The Big Pink
Forum, Kentish Town
May 13, 2010
An hour in the company of The Big Pink is a sensory distorting experiment, and one that also questions your sexuality. It’s not a glam/gay thing, but there is a certain amount of homoeroticism about The Big Pink. The obvious sexual nature of the band name notwithstanding, and their record sleeves are all chicks and tits, but I think that’s to throw off the thinly veiled man-love shared between guitarist/vocalist Robbie Furze and bassist Milo Cordell.
A homecoming gig at The Forum at the end of the tour, the show was played as if it were The Big Pink jumping out of a giant frosted cake, with the band overwhelmingly excited to be in the cavernous Kentish Town Forum, returning like battle-hardened heroes fighting in foreign shores. A favoured pose by Furze (see above) or standing their with his guitar aloft like he was holding a trophy seemed to emphasise and underline just how far they’ve come in 12 months.
Working the backlit stage to an extended noise-laden introduction to “Too Young For Love”, Furze and Cordell pull their best rock poses, which hey, if you’re going to do it, the Forum stage is as good a place as any. The full-frontal mutual admiration session (see photo below) is cheese but it’s part of the performance. You could say The Big Pink played, but really, they performed, and there’s the difference. For all the intricacies found on their debut, A Brief History Of Love, The Big Pink do their level best to steamroll over the top of them, coming across like a 90’s grunge/electro hybrid.
All of which seemed apt, when a surprising but awkward sounding cover of Sonic Youth’s “100%”, appeared in their set in celebration of playing The Forum and of the bands they’ve seen perform there. It’s a moment where you stop and think ‘did they really just do that?’. On a purely biased note, I fucking hate that song. 18 years later and it still resides in the ‘everything that was bad about the grunge era’ basket. I’d love to know how many in the crowd shared looks of ‘what the fuck is this?’ when the band launched into it.
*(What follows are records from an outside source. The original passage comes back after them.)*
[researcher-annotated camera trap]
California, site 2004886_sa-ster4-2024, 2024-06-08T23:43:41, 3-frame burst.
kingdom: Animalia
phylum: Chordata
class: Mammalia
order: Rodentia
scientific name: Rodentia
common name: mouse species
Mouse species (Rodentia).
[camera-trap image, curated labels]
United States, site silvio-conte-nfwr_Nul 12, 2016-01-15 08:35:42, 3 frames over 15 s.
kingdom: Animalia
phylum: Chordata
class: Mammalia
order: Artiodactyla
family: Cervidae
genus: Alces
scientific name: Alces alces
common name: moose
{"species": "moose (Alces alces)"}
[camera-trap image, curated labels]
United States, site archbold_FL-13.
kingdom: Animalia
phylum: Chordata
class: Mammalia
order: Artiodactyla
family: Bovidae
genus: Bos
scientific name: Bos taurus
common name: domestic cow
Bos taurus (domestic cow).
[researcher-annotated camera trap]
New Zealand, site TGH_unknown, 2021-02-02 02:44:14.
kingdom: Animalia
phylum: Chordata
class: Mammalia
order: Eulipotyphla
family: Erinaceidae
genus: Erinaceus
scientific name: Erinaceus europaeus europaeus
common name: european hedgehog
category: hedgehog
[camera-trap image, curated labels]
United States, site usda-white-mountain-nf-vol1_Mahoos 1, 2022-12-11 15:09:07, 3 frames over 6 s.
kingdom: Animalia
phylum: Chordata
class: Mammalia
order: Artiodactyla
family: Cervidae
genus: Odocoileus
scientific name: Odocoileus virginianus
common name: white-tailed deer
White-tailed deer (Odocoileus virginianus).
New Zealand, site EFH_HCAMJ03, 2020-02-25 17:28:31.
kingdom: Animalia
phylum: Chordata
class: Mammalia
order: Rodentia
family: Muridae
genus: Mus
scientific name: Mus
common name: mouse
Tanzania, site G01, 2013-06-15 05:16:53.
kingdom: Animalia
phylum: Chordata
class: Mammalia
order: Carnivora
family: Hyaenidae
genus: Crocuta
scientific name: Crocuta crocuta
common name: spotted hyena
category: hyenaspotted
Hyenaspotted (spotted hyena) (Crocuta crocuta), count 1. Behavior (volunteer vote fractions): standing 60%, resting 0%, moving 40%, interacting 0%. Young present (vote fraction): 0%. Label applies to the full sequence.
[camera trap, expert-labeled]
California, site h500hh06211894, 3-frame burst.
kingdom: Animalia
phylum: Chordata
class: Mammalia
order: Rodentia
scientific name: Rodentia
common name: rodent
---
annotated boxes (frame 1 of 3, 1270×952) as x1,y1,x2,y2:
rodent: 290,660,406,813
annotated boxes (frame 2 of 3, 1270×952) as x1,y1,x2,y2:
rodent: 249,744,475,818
Playing to an already won over audience, The Big Pink could’ve played it safe, but really, their set had to be one of the most impressive seen and staged this year so far. A pat on the back to their lighting guy. You rarely notice such things at mid-level indie gigs but for a band who’s music is as much mood driven as it is energetic, the shift between the seizure-inducing strobe and the smoke-filled purple haze, it felt like actual thought had gone into this.
Having first crossed paths in a basement club in Gothenburg at 2am last August, The Big Pink have nothing left to prove. Any band who can cover Beyoncé, strip it down to its core and claim it as their own (with “Sweet Dreams”, performed towards the end of the set) have the potential to go anywhere from here. To borrow a few lines from the woman herself, “it could be a sweet dream or a beautiful nightmare”. The Big Pink (should) have it all worked out.